I've been living in Arcade Fire, wondering in reflection of these words that resonate with something all too deep and real inside of me, how much it requires 'insanity' to truly not only feel passion, but to live in it wholly. Some lifestyles, some professions allow for it - but most, I believe, do not. At least in the Western world, the only world I really know, where just as I find myself settling for a work life that not only leaves me passionless, but what is so much worse, robs me of time to even indulge in the things that bring about the sensation of passion, and make life worth living; I still abhor the idea of it.
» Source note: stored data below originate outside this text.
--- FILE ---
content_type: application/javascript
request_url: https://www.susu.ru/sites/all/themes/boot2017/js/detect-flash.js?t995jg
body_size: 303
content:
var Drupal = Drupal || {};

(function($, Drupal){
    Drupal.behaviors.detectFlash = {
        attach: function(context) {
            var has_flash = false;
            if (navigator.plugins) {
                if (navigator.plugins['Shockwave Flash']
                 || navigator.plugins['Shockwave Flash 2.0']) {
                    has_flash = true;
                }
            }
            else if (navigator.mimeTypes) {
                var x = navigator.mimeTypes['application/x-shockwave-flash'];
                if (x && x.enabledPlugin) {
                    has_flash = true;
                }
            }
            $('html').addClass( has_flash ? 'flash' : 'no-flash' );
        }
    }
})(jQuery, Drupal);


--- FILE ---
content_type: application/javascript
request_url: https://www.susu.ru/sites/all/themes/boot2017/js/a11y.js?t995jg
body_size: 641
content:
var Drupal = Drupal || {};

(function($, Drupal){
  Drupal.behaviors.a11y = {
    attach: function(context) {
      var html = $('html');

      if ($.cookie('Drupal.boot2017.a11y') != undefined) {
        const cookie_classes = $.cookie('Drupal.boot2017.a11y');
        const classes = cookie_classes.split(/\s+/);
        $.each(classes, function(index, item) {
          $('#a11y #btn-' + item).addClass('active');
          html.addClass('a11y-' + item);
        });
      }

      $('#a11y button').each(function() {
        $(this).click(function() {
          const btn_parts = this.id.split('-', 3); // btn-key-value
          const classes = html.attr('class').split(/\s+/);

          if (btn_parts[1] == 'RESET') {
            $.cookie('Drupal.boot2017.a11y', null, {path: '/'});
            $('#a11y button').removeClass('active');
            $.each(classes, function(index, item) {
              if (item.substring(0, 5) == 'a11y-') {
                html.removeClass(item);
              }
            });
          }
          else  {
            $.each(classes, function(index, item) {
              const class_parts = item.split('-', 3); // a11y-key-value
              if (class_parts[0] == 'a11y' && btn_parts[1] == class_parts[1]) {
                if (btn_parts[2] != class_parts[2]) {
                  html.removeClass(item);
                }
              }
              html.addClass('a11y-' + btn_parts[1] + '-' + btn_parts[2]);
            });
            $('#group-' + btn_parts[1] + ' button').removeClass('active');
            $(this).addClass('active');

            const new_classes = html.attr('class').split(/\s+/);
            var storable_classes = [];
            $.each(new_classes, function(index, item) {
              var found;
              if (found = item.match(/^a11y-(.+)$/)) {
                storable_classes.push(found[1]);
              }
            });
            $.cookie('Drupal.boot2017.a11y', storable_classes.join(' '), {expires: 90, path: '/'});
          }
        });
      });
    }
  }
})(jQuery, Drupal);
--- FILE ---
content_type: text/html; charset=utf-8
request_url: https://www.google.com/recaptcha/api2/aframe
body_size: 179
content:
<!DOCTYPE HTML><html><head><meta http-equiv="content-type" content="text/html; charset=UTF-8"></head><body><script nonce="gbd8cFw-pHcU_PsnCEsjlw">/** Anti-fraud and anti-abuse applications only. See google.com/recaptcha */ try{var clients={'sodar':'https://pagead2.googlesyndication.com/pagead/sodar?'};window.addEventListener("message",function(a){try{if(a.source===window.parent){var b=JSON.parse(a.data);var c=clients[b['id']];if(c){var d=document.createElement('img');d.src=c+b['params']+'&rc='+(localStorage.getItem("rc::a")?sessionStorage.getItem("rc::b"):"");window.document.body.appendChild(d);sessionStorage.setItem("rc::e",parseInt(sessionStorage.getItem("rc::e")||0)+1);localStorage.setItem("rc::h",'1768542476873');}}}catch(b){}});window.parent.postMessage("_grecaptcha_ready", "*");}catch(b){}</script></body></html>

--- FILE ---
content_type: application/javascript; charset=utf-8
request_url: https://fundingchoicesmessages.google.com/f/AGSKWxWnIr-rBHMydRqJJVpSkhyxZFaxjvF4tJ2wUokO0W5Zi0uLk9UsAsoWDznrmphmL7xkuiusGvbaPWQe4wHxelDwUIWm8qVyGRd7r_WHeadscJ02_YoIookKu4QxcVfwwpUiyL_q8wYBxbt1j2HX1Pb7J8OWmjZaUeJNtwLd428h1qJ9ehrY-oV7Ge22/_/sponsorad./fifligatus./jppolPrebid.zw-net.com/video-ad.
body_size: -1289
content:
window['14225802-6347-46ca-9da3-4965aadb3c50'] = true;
I wish I really could deny the laws of physics and the chemistry of my own body to throw everything in gestures of feeling and devotion. But I participate in a society (Sartre would not allow me to escape saying that I actively choose it) which puts limits on my ability to completely listen to my heart, and demands unnatural things of my body. I find myself in this place where the more effort and energy I put into cultivating the self that gives me heart, energy, vitality to be, the more I take away from the self that sustains me insofar as my job is concerned, because that second self is one that buckles under. I want to be able to rush to your aid, but I was defeated before I walked through the door.

And, as soon as I closed up this post, I opened up Paul Tillich, and found these lines expressing what he has to say about grace:

"It strikes us when we feel that our separation is deeper than usual, because we have violated another life, a life which we loved, or from which we were estranged."